Текст для чтения:
__________________________________________________

Утром, страдая от похмельной тоски, начальничек выходит босыми ногами на росную траву. На крыльце уже смолит самосад рано просыпающийся батя. «Подвинься, батя», – угрюмо говорит отпрыск. Батя подвигается, отпрыск выбрасывает бездуховную «пегасину» и просит у старика самосаду. Старик охотно делится. Петуховы (почему-то обязательно Петуховы), старший и младший, неуловимо схожие статью и ухваткой, молча дымят. Финал открытый, но у читателя, зрителя и любого другого потребителя не остается сомнений в том, что сынок-начальник забросит свой пробензиненный, заасфальтированный город, жену – и переедет к истоку. Для подтверждения этой оптимистической гипотезы можно еще на финальных титрах пустить покос, и чтобы впереди косарей гордо вышагивал Петухов-младший.

Кино такого типа называлось «Росные травы» или «Овсяные зори», рассказ – «Сын приехал» или «Праздник у Петуховых». Добра этого было завались.

Некоторые писатели из славной когорты действительно умели писать, у них не отнять было корневой изобразительной силы; случались очень талантливые, как Шукшин и Распутин, Можаев и Екимов (но это и не деревенская, не «тематическая», а просто хорошая проза). Был несколько менее одаренный, но все равно заметный Белов с пресловутым «Привычным делом». Подверстывали к ним и Астафьева (оказавшегося, однако, много шире любых рамок). Деревенщики отличались от горожан, примерно как кулаки от середняков или, точней, как Россия от Европы: у них в активе было несколько очень ярких, но монструозных личностей, тогда как общий фон деревенской прозы и сельского же кинематографа был удручающе сер. Среди горожан-западников, напротив, было куда меньше по-настоящему одаренных писателей, зато средний уровень был повыше и проза пограмотней.

__________________________________________________

Исходные данные:
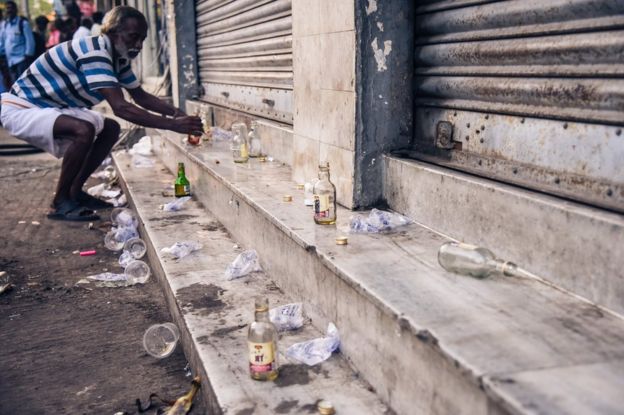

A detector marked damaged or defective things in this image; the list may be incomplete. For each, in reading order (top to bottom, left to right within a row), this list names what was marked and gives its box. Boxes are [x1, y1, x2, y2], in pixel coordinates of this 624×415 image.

rusty shutter [195, 0, 292, 123]
rusty shutter [412, 0, 620, 213]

__________________________________________________

Задания:
- A) Изложите текст о деревенской прозе в двух предложениях.
- B) Выпишите без изменений фрагмент текста о деревенской прозе, начиная со слов «Утром, страдая от» и заканчивая словами «гордо вышагивал Петухов-младший.».

Ответы:
- A) В тексте описан типичный финал деревенского фильма или рассказа: сын-начальник молча курит самосад с отцом, и читатель не сомневается, что тот оставит город и жену и переедет к истоку; подобных произведений было очень много. Среди деревенщиков были очень талантливые авторы, например Шукшин и Распутин, однако общий фон деревенской прозы и кино был удручающе сер, тогда как у горожан-западников одаренных писателей было меньше, зато средний уровень был выше.

- B)
Утром, страдая от похмельной тоски, начальничек выходит босыми ногами на росную траву. На крыльце уже смолит самосад рано просыпающийся батя. «Подвинься, батя», – угрюмо говорит отпрыск. Батя подвигается, отпрыск выбрасывает бездуховную «пегасину» и просит у старика самосаду. Старик охотно делится. Петуховы (почему-то обязательно Петуховы), старший и младший, неуловимо схожие статью и ухваткой, молча дымят. Финал открытый, но у читателя, зрителя и любого другого потребителя не остается сомнений в том, что сынок-начальник забросит свой пробензиненный, заасфальтированный город, жену – и переедет к истоку. Для подтверждения этой оптимистической гипотезы можно еще на финальных титрах пустить покос, и чтобы впереди косарей гордо вышагивал Петухов-младший.